Wells Fargo closes downtown Paterson branch | Paterson Times

Wells Fargo closes downtown Paterson branch


A branch of the Wells Fargo bank that was located next to the city hall building in the corner of Colt Street and Market Street shuttered its doors to customers last month.

Spokesperson for the California-based bank Kevin Friedlander said the closure resulted from a review of the company’s distribution network. He would not say whether there was a scarcity of customers to the branch which sat in one of the busiest streets in the city’s downtown business district.

City’s economic director Ruben Gomez said there was a letter that was sent to the city clerk’s office that explained the closure. “They had to move because there were some problems with the building,” said Gomez.

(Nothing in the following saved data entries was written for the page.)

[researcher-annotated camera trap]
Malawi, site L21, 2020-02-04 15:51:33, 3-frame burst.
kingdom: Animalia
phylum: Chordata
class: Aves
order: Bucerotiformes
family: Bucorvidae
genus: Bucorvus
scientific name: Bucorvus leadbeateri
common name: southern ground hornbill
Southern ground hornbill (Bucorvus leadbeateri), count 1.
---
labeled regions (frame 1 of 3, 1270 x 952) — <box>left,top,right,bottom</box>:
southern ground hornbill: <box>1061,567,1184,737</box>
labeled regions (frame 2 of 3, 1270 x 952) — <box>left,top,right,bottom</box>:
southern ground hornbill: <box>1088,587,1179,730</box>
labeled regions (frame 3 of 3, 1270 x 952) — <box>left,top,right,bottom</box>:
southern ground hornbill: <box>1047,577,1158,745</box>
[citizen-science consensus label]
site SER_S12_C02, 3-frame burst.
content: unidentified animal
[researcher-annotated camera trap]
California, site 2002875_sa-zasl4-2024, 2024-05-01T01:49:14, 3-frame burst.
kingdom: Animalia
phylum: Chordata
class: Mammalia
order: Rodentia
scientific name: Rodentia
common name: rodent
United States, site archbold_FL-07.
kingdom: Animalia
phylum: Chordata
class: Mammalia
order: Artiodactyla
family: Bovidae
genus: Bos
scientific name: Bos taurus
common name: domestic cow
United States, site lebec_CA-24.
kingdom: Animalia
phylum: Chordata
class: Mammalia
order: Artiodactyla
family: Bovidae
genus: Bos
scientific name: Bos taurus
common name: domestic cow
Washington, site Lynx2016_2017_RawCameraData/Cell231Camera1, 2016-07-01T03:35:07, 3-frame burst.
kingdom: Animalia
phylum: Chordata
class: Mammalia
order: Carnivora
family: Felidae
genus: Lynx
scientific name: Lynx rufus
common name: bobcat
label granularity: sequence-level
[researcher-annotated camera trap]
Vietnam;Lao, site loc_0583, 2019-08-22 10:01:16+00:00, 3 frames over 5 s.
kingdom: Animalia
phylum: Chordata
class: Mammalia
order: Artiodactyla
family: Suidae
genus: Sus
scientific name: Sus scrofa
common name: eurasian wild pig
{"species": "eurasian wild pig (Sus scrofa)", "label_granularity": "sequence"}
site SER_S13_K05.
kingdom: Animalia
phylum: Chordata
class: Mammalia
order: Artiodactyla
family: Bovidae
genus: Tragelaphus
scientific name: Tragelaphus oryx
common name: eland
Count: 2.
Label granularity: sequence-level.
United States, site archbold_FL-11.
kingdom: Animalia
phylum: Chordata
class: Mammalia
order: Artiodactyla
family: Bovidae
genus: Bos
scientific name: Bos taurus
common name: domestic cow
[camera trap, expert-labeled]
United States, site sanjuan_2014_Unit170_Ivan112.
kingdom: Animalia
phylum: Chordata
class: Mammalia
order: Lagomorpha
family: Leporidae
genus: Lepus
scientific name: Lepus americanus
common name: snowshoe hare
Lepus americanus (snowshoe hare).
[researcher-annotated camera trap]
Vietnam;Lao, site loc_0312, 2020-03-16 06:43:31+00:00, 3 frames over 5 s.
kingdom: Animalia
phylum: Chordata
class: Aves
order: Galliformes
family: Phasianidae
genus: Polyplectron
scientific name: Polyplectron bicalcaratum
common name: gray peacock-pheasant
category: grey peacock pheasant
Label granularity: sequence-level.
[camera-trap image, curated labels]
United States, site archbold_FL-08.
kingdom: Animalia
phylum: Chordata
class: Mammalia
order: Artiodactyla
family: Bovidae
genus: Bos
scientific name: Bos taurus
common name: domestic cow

He said the building required repairs and there may have been mold contamination problems.

“It’s a bit of a business decision,” said Gomez. “I don’t know if the volume at the store was enough for them to relocate back at any point in time.” The branch has been stripped of the banks brand iconography indicating a permanent closure.

Gomez said he is aware the bank has been consolidating operations in the city. Indeed, Friedlander said the bank has multiple branches in the city. “With the closure of 167 Market Street, customers still have plenty of banking options in Paterson with four full service community banking stores with a combined eight ATMs located at 273 Crooks Ave., 1008 Madison Ave., 233 5th Ave. and 466 Chamberlain Ave,” said Friedlander.

Friedlander said there is also three Automated teller machines (ATMs) at nearby 150 Market Street which is across the street from the closed branch. He further said there are over 300 community banking stores and 470 ATMs throughout New Jersey.

Friedlander did not respond to a follow-up message asking how long the branch existed at the location.

The building in which the branch was housed is owned by one Mahmoud Odatalla who could not be reached for comments. Gomez said the building is not likely to remain vacant for a prolonged period of time.

“It’s an ideal corner of the city, we don’t expect it to be vacant for long,” said Gomez.